## Complete the following
**a.** Answer these questions using the text on the great rhombihexahedron:
(i) How many edges does it have?
(ii) Which convex polyhedron shares its vertex arrangement?
(iii) The exclusive or of which three shapes can be used to construct it?
**b.** Name every polyhedron other than the great rhombihexahedron itself that appears in the text on the great rhombihexahedron.
**c.** In the text on the great rhombihexahedron, transcribe the passage between "It shares the" and "three octagonal prisms.", inclusive.

## Extract provided
BEGIN

In geometry, the great rhombihexahedron (or great rhombicube) is a nonconvex uniform polyhedron, indexed as U21. It has 18 faces (12 squares and 6 octagrams), 48 edges, and 24 vertices. Its dual is the great rhombihexacron.  Its vertex figure is a crossed quadrilateral.

Orthogonal projections

Gallery

Related polyhedra 

It shares the vertex arrangement with the convex truncated cube. It additionally shares its edge arrangement with the nonconvex great rhombicuboctahedron (having 12 square faces in common), and with the great cubicuboctahedron (having the octagrammic faces in common).

It may be constructed as the exclusive or (blend) of three octagrammic prisms. Similarly, the small rhombihexahedron may be constructed as the exclusive or of three octagonal prisms.

END

## Input data
BEGIN

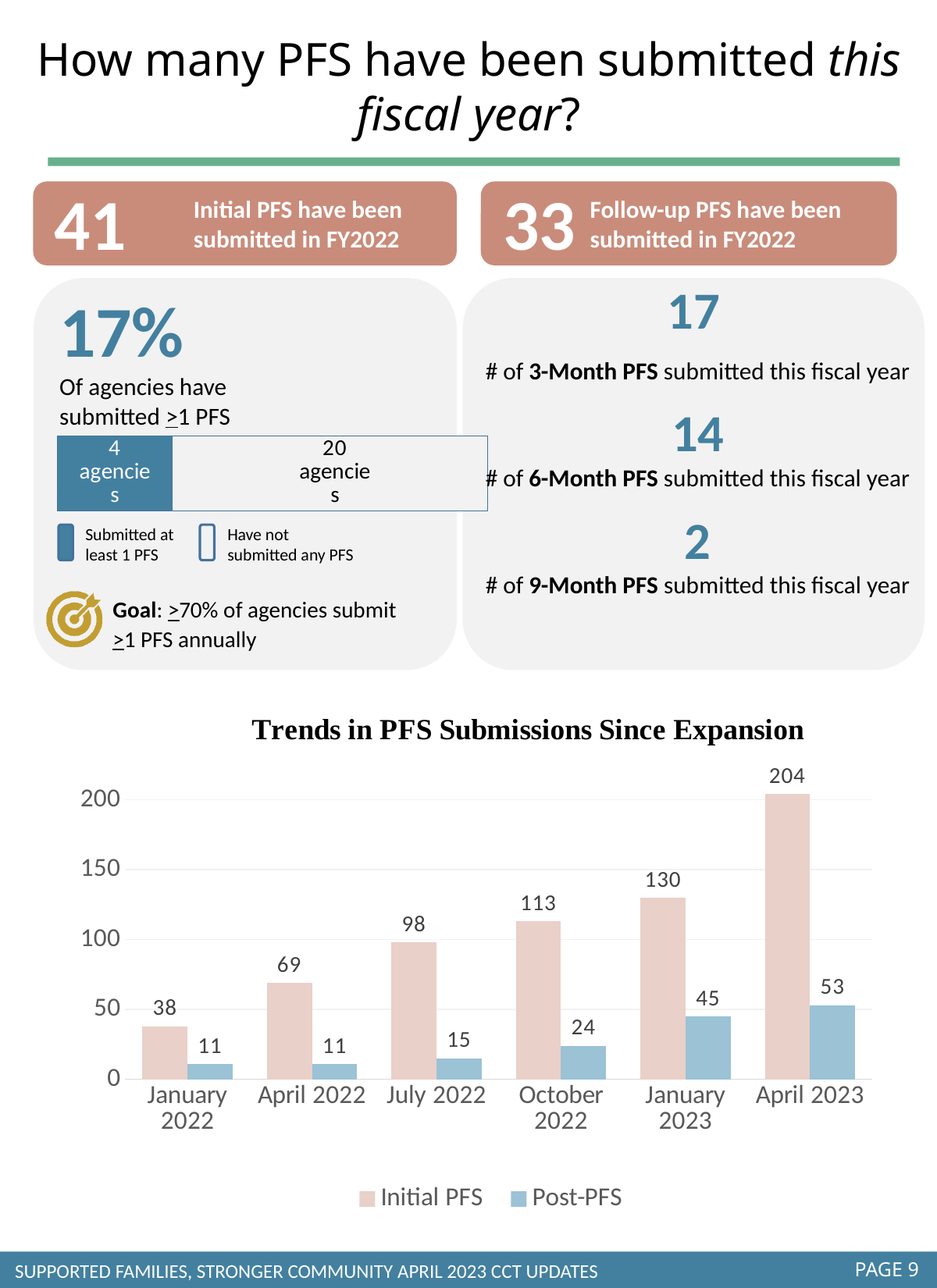
In the 'Trends in PFS Submissions Since Expansion' chart, which period has the lowest Initial PFS value? January 2022 In the 'Trends in PFS Submissions Since Expansion' chart, which is larger: the Post-PFS value for January 2023 or the Initial PFS value for January 2022? Post-PFS for January 2023 In the 'Trends in PFS Submissions Since Expansion' chart, how many series does the legend list? 2 In the 'Trends in PFS Submissions Since Expansion' chart, what is the Initial PFS value for April 2023? 204 In the 'Trends in PFS Submissions Since Expansion' chart, what is the Post-PFS value for October 2022? 24 In the 'Trends in PFS Submissions Since Expansion' chart, what is the difference between the Initial PFS and Post-PFS values for July 2022? 83 In the 'Trends in PFS Submissions Since Expansion' chart, which period has the highest Post-PFS value? April 2023 In the 'Trends in PFS Submissions Since Expansion' chart, do the Initial PFS values rise or fall from January 2022 to April 2023? Rise What kind of chart is 'Trends in PFS Submissions Since Expansion'? Bar chart In the 'Trends in PFS Submissions Since Expansion' chart, what is the difference between the Initial PFS values for April 2023 and January 2023? 74 In the 'Trends in PFS Submissions Since Expansion' chart, what are the two legend entries? Initial PFS and Post-PFS In the 'Trends in PFS Submissions Since Expansion' chart, how many time periods are shown on the x axis? 6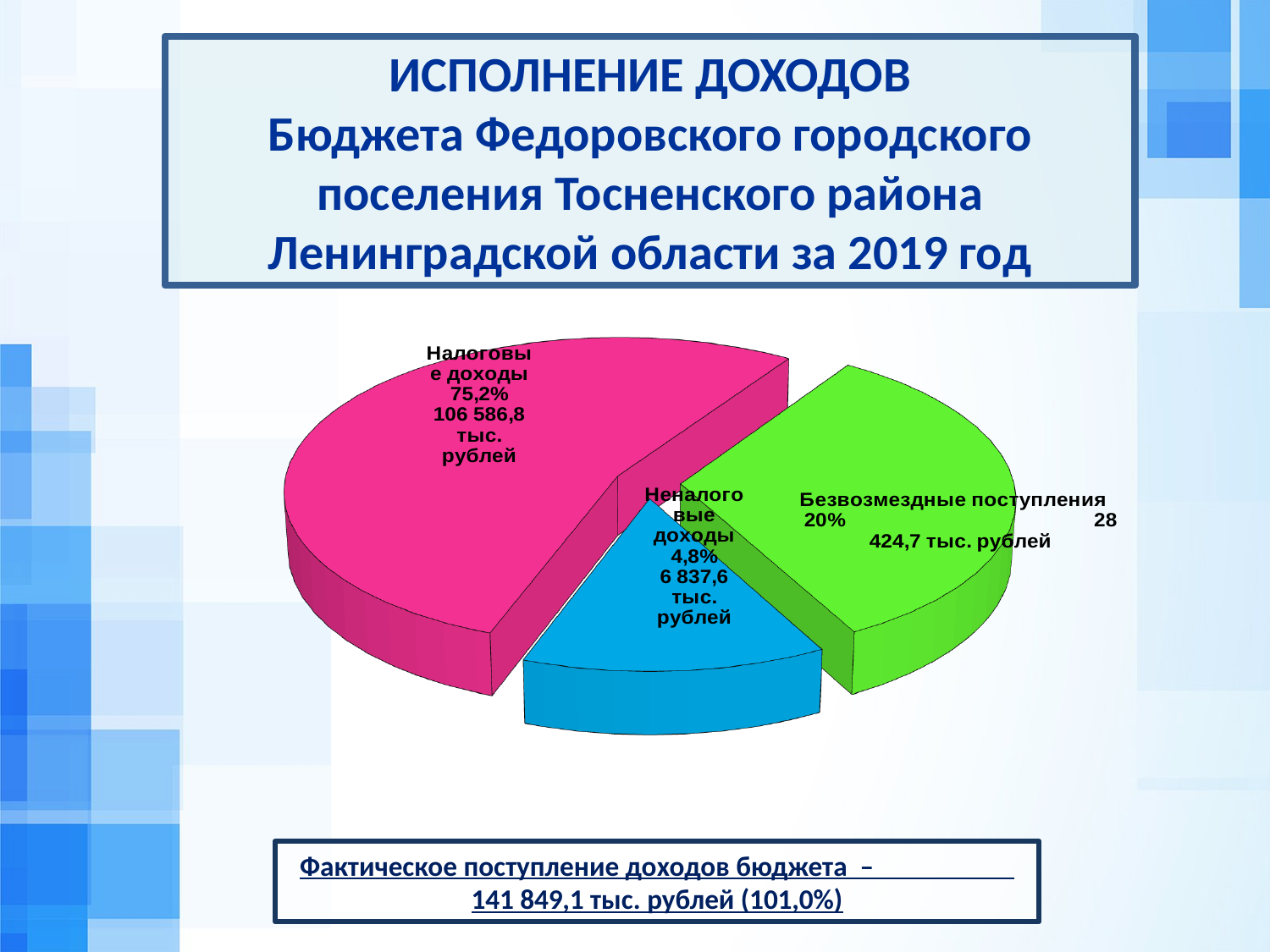
What is the value in тыс. рублей for Неналоговые доходы? 6 837,6 тыс. рублей Which category has the smallest slice of the pie? Неналоговые доходы What share of the pie does Безвозмездные поступления represent? 20% What is the value in тыс. рублей for Безвозмездные поступления? 28 424,7 тыс. рублей What kind of chart is shown on the slide? pie chart Which is larger, Безвозмездные поступления or Неналоговые доходы? Безвозмездные поступления What is the value in тыс. рублей for Налоговые доходы? 106 586,8 тыс. рублей What share of the pie does Налоговые доходы represent? 75,2% How many slices does the pie chart have? 3 What share of the pie does Неналоговые доходы represent? 4,8% What is the difference in тыс. рублей between Налоговые доходы and Безвозмездные поступления? 78 162,1 тыс. рублей Which category has the largest slice of the pie? Налоговые доходы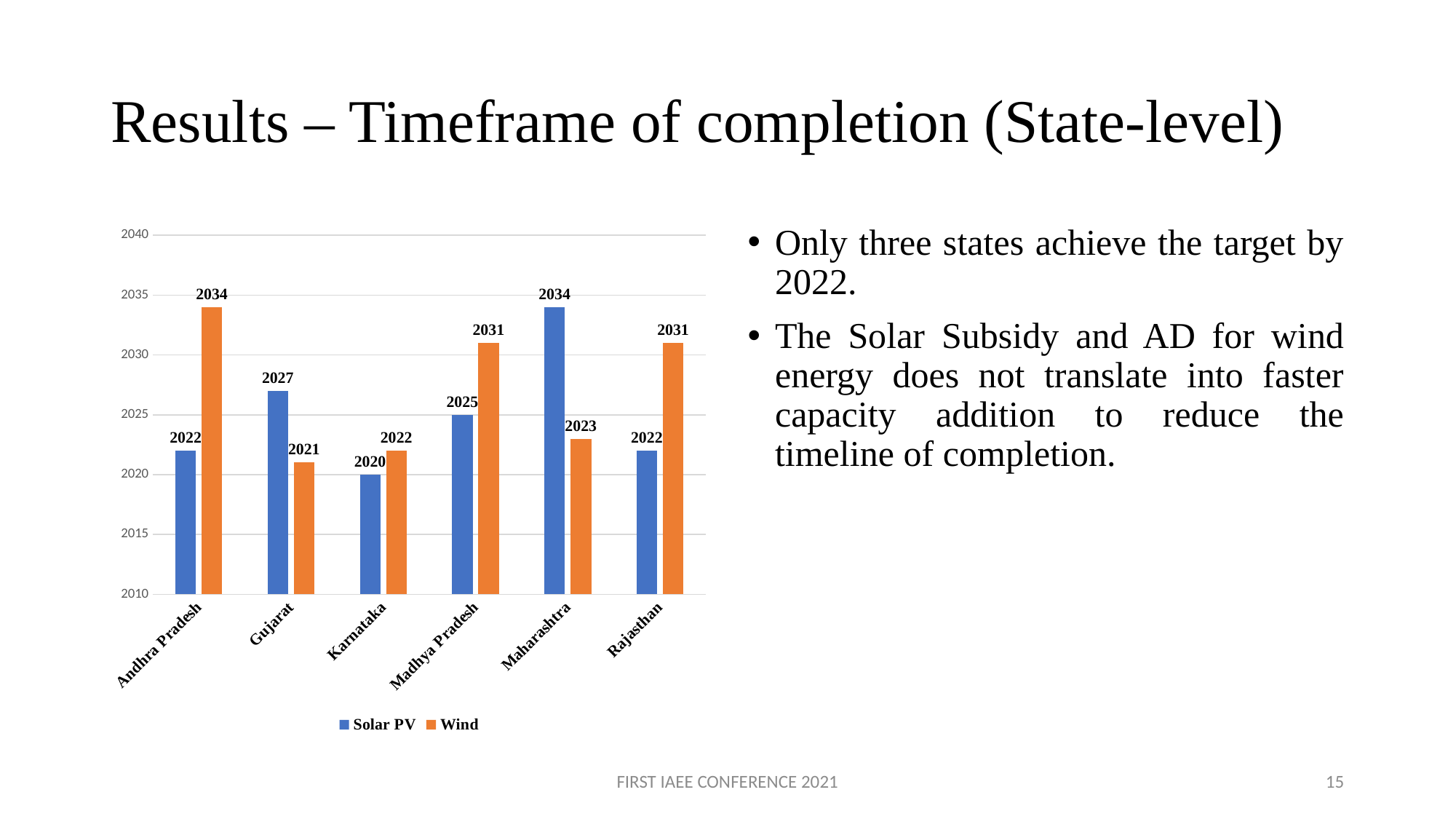
What kind of chart is shown on the slide? Bar chart How many series does the legend list? 2 Which is larger for Maharashtra, the Solar PV value or the Wind value? Solar PV How many states are shown on the x axis? 6 What is the Wind value for Karnataka? 2022 Which state has the lowest Solar PV value? Karnataka What is the Wind value for Madhya Pradesh? 2031 Which state has the lowest Wind value? Gujarat Which state has the highest Solar PV value? Maharashtra What colour are the Wind bars? Orange What is the difference between the Wind and Solar PV values for Andhra Pradesh? 12 What is the Solar PV value for Gujarat? 2027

END

## Numbered answers
**a.**
(i) 48
(ii) The truncated cube
(iii) Three octagrammic prisms

**b.**
- Great rhombihexacron
- Truncated cube
- Great rhombicuboctahedron
- Great cubicuboctahedron
- Octagrammic prism
- Small rhombihexahedron
- Octagonal prism

**c.**
It shares the vertex arrangement with the convex truncated cube. It additionally shares its edge arrangement with the nonconvex great rhombicuboctahedron (having 12 square faces in common), and with the great cubicuboctahedron (having the octagrammic faces in common).

It may be constructed as the exclusive or (blend) of three octagrammic prisms. Similarly, the small rhombihexahedron may be constructed as the exclusive or of three octagonal prisms.